専門家の中には、入浴には41℃が適温という人もいます。
疲労を蓄積させない食事は、まず食べ過ぎないことです。
食べ過ぎは、消化管などの内臓活動を活発にさせるために、安眠を妨害するおそれがあります。
また、内臓活動が活発化されるために、内臓をコントロールする自律神経の疲労につながります
腹八分を目安に、食事を摂るように心掛けましょう。
また、2003年に産官学連携プロジェクトで、抗疲労成分を明らかにする実験がおこなわれました。
その実験では、抗疲労に最も効果的な成分が鶏の胸肉に含まれる「イミダゾールジペプチド」という成分が高い効果があることがわかりました。
イミダゾールジペプチドで抗疲労効果を上げるには、1日あたり200mgのイミダゾールジペプチドを2週間以上摂取することにより、効果が上がることがわかりました。
この量は、鶏の胸肉を、1日100gを目安に摂取することです。また、イミダゾールジペプチドは、熱に強く安定しています。
そのため、鶏の胸肉を焼いたり蒸したり、茹でたりして食べることができます。
鶏の胸肉が苦手な人には、カツオやマグロの赤身や尾ひれなどを摂取して、イミダゾールジペプチドを摂取するようにしましょう。
疲労の対処法として、良質な睡眠をとるには、寝るときに強い光を目に浴びないことです。
人は、暗くなると眠くなるという本能が備わっています。
そのため、夕方以降は、なるべく強い光を浴びないようにすることが重要です。
自宅では、照明の強さを絞って寝やすくしたり、間接照明を使用したりして目に強い光を浴びないようにしましょう。
また、スマホのブルーライトは光が強いため、夜寝るときにはスマホを控えるようにしましょう。
仕事で疲労を蓄積させないようにするには、続けての長時間労働をしないことです。
例えば、約40分働いたら5分の休息を取るようにすると、仕事の作業効率が格段にアップします。
こうすることにより、自律神経の酸化を遅らせて、疲労が溜まりにくくなります。
また、「ゆらぎ効果」といって、光や風などを感じるだけでも、副交感神経が優位になります。
仕事で集中していて疲れを感じたときに、ゆらぎ効果を感じることも、仕事効率がアップします。

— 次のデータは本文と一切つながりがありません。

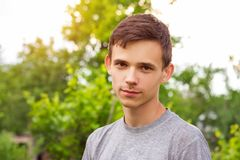 Portrait of a young guy on a natural green background stock photo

また、エアコンの温度を2時間おきに、1.5℃程度上下させて温度を変化させることも、疲労が溜まらない効果に期待が持てます。
仕事などで外出するときには、目の保護のためにサングラスを掛けたりしましょう。
太陽光による紫外線は、体内に多くの活性酸素を引き起こします。
そのため、安眠を妨害してしまうので、紫外線を目に受けないようにしましょう。
他には、脳がリラックスする音楽を聴くことも安眠を誘うため、疲労に対する対処法になります。
こうした対処法をおこなうことにより、仕事やプライベートを充実したものにすることが可能になります。